● **WORK TO COMPLETE**
Return every text line in this listing word for word, leaving out the pictures.

SUPPLIED MATERIAL below:

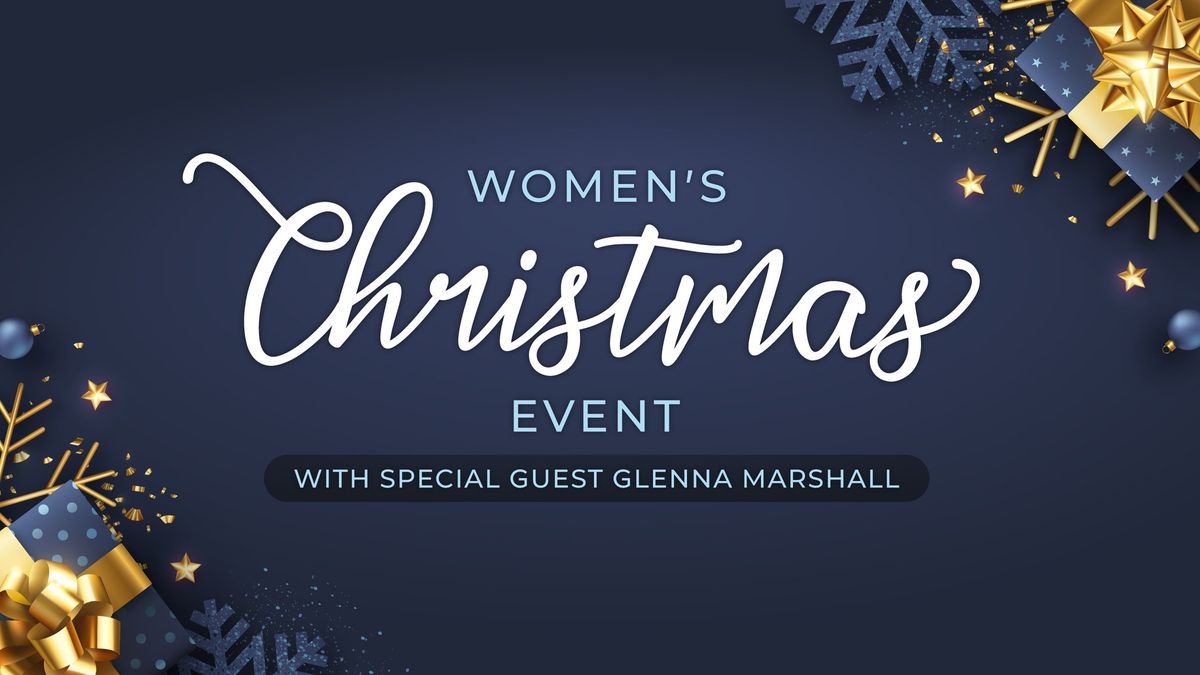 Women's Christmas Event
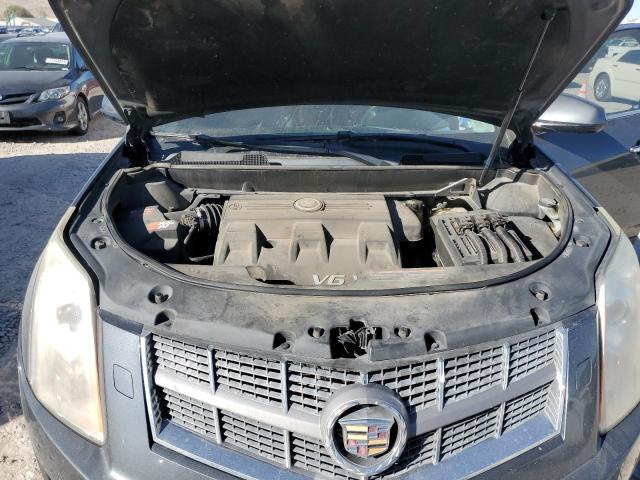 Photo 11 from auction – 2012 CADILLAC SRX PERFOR with VIN 3GYFNBE32CS528821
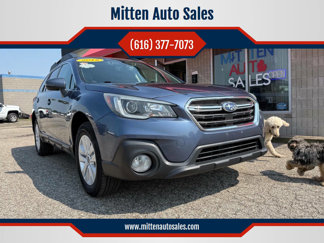Used 2018 Subaru Outback 2.5i Premium image 1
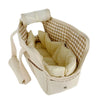 Portable Small Dog Shoulder Carrier Bag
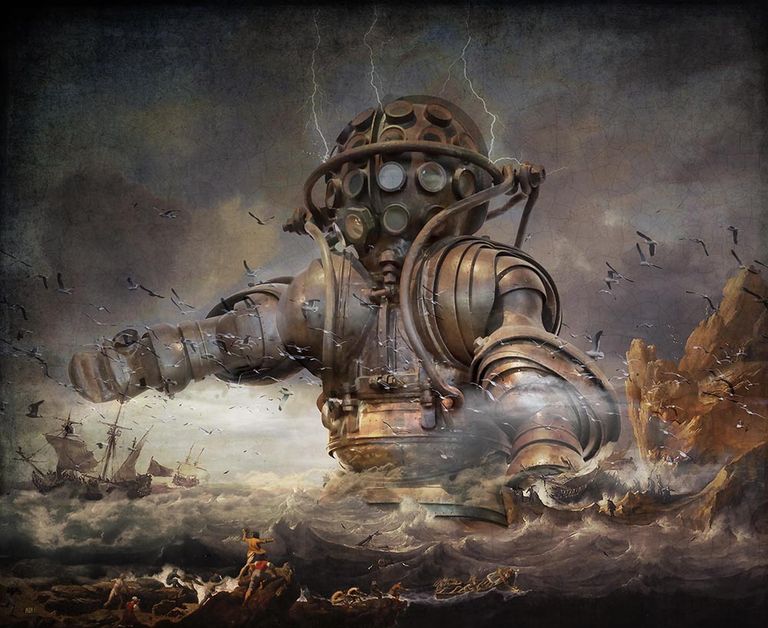 Colossus Rising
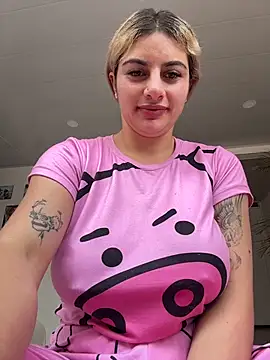 athenearossi (F young) - Spanking until my ass is red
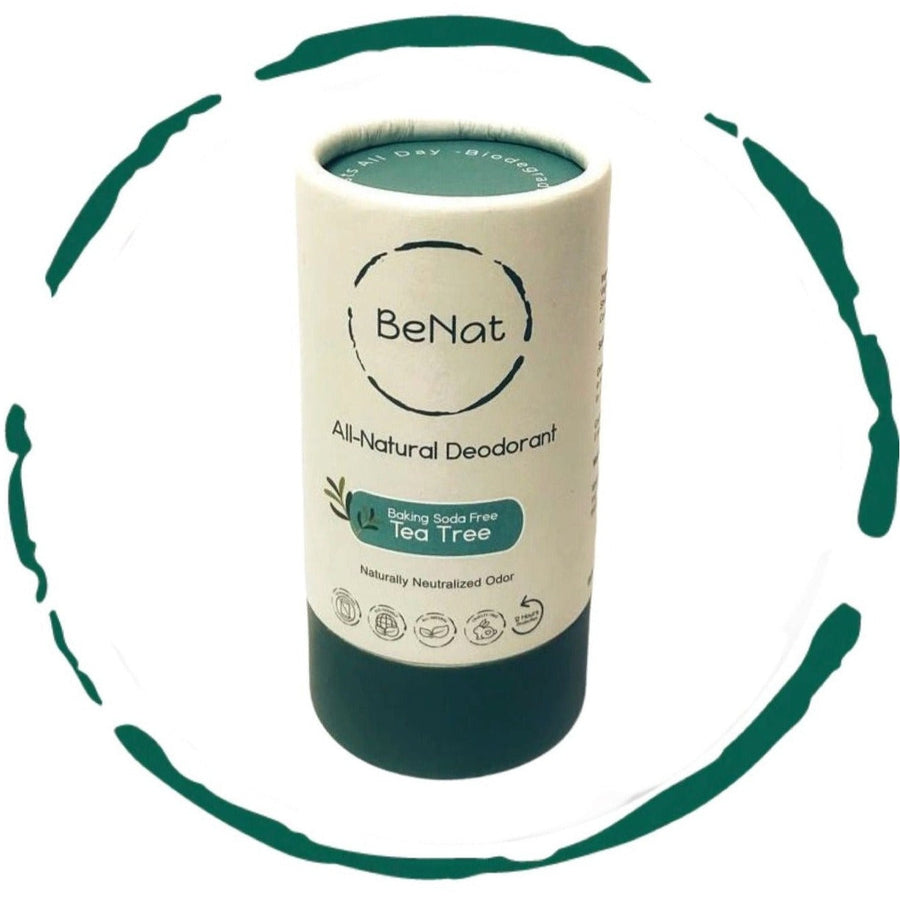 EcoPure Natural Deodorant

End of SUPPLIED MATERIAL.

● **OUTPUT FOR THIS TASK**
 Women's Christmas Event
 Photo 11 from auction – 2012 CADILLAC SRX PERFOR with VIN 3GYFNBE32CS528821
Used 2018 Subaru Outback 2.5i Premium image 1
 Portable Small Dog Shoulder Carrier Bag
 Colossus Rising
 athenearossi (F young) - Spanking until my ass is red
 EcoPure Natural Deodorant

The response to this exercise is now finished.